## Exercise prompt
Render each line of the material below as a JSON list of strings, one string per line, leaving out blank lines. Omit the pictures from your answer.
▬▬▬
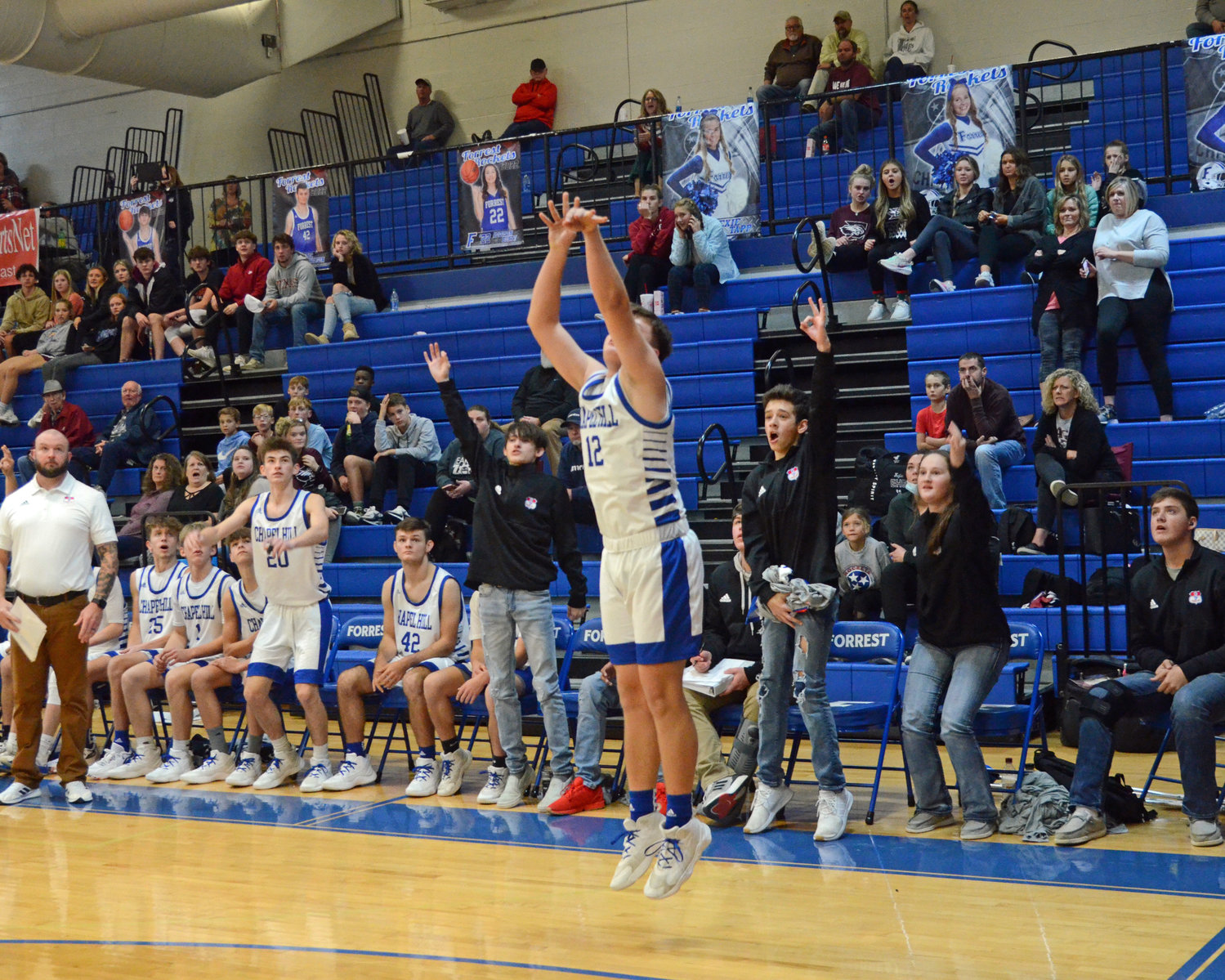 Brennan Mealer nails a 3-pointer at the beginning of the fourth quarter.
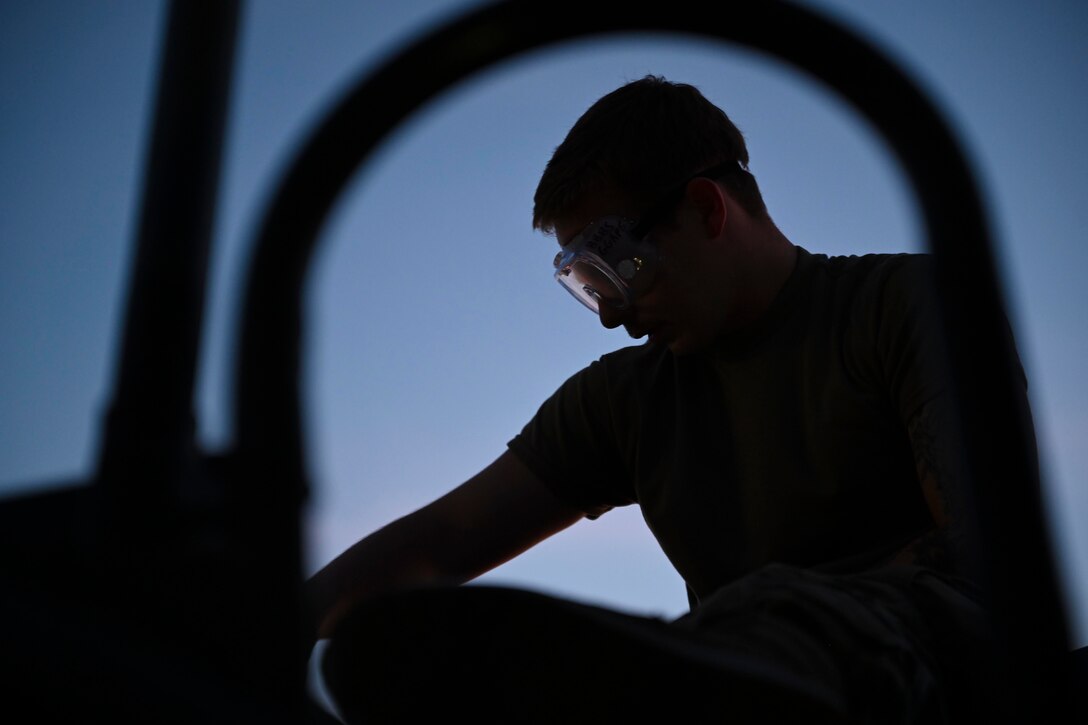 An airman shown in silhouette checks the engine of an aircraft.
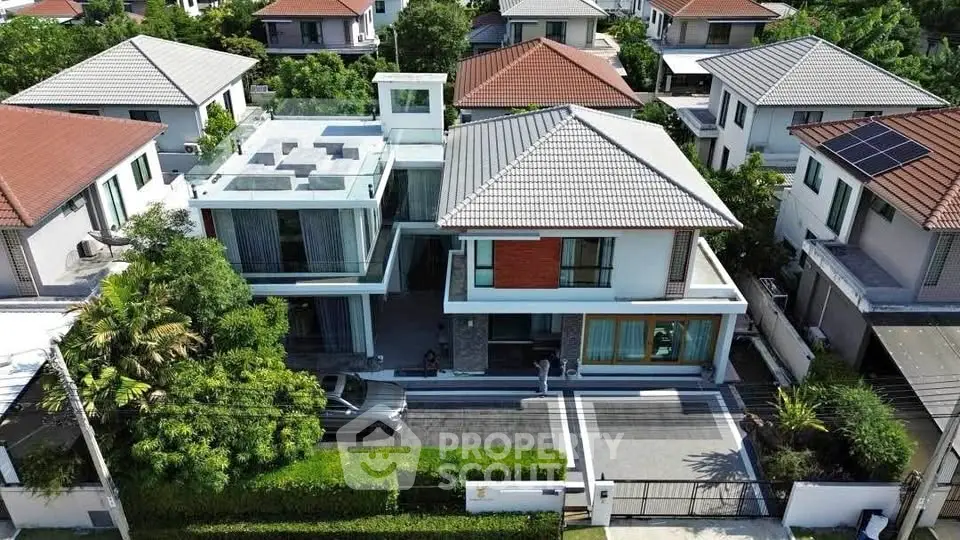 Luxurious modern house with spacious driveway and lush greenery in a serene neighborhood.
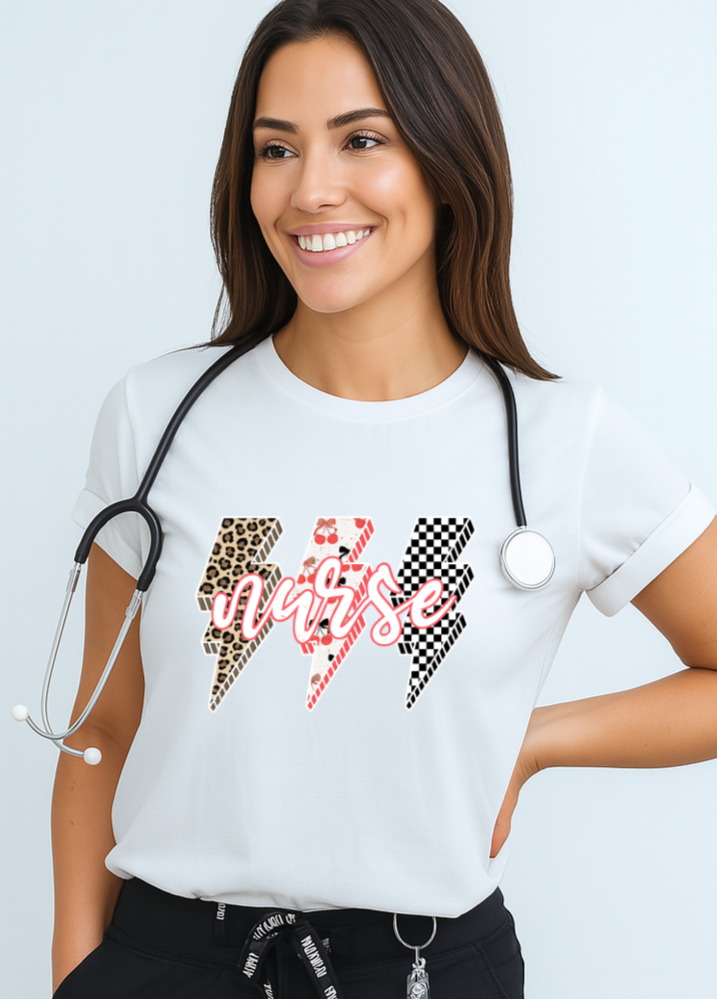 Woman wearing a white t-shirt with colorful designs and text, standing against a light blue background.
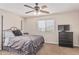 Neutral bedroom with black furniture, carpet, and ceiling fan at 14294 W Edgemont Ave, Goodyear, AZ 85395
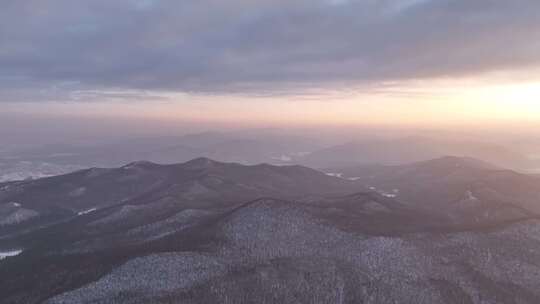 航拍寒冬山区山林雪景暮色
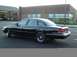 1996 Ford Crown Victoria - A black sedan is parked in a lot with a brick building in the background.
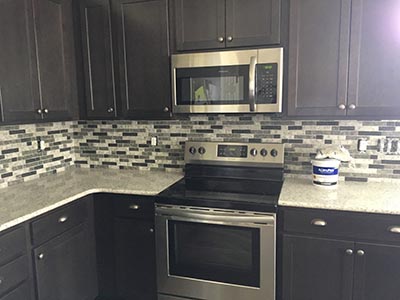 Black, white and gray kitchen tile backsplash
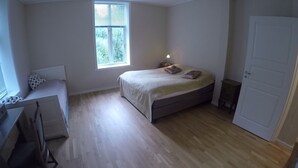 Un dormitorio con cama, escritorio, silla, ventana y puerta.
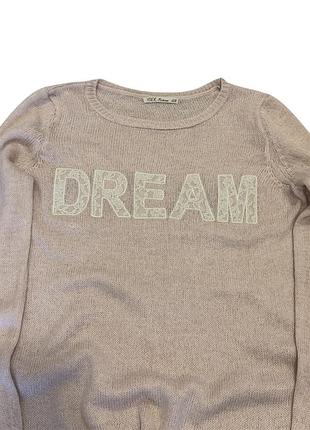 Жіночий светр у ніжному рожевому кольорі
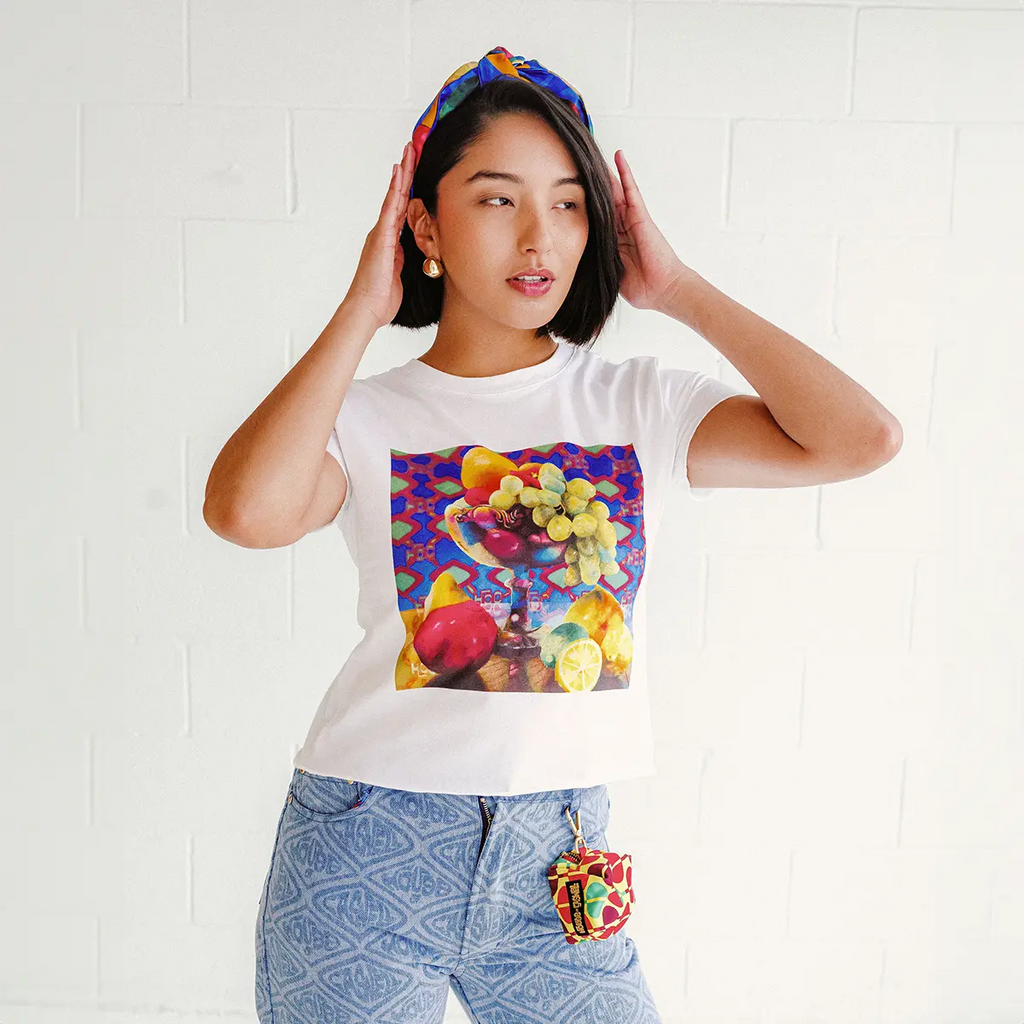 Woman wearing an art printed white baby t-shirt and printed jeans, with a silk turban headband and a printed charm bag clipped to her belt loop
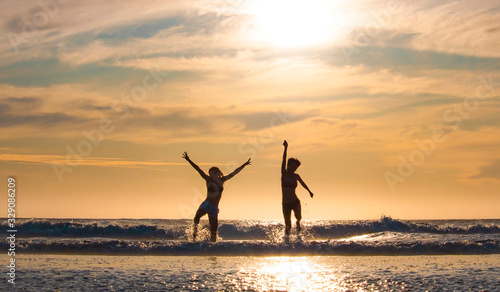 Silhouette of two beautiful women running on a beach shore with waves in the background at sunset or sunrise.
▬▬▬
## Response box
[
  " Brennan Mealer nails a 3-pointer at the beginning of the fourth quarter.",
  " An airman shown in silhouette checks the engine of an aircraft.",
  " Luxurious modern house with spacious driveway and lush greenery in a serene neighborhood.",
  " Woman wearing a white t-shirt with colorful designs and text, standing against a light blue background.",
  " Neutral bedroom with black furniture, carpet, and ceiling fan at 14294 W Edgemont Ave, Goodyear, AZ 85395",
  " 航拍寒冬山区山林雪景暮色",
  " 1996 Ford Crown Victoria - A black sedan is parked in a lot with a brick building in the background.",
  " Black, white and gray kitchen tile backsplash",
  " Un dormitorio con cama, escritorio, silla, ventana y puerta.",
  " Жіночий светр у ніжному рожевому кольорі",
  " Woman wearing an art printed white baby t-shirt and printed jeans, with a silk turban headband and a printed charm bag clipped to her belt loop",
  " Silhouette of two beautiful women running on a beach shore with waves in the background at sunset or sunrise."
]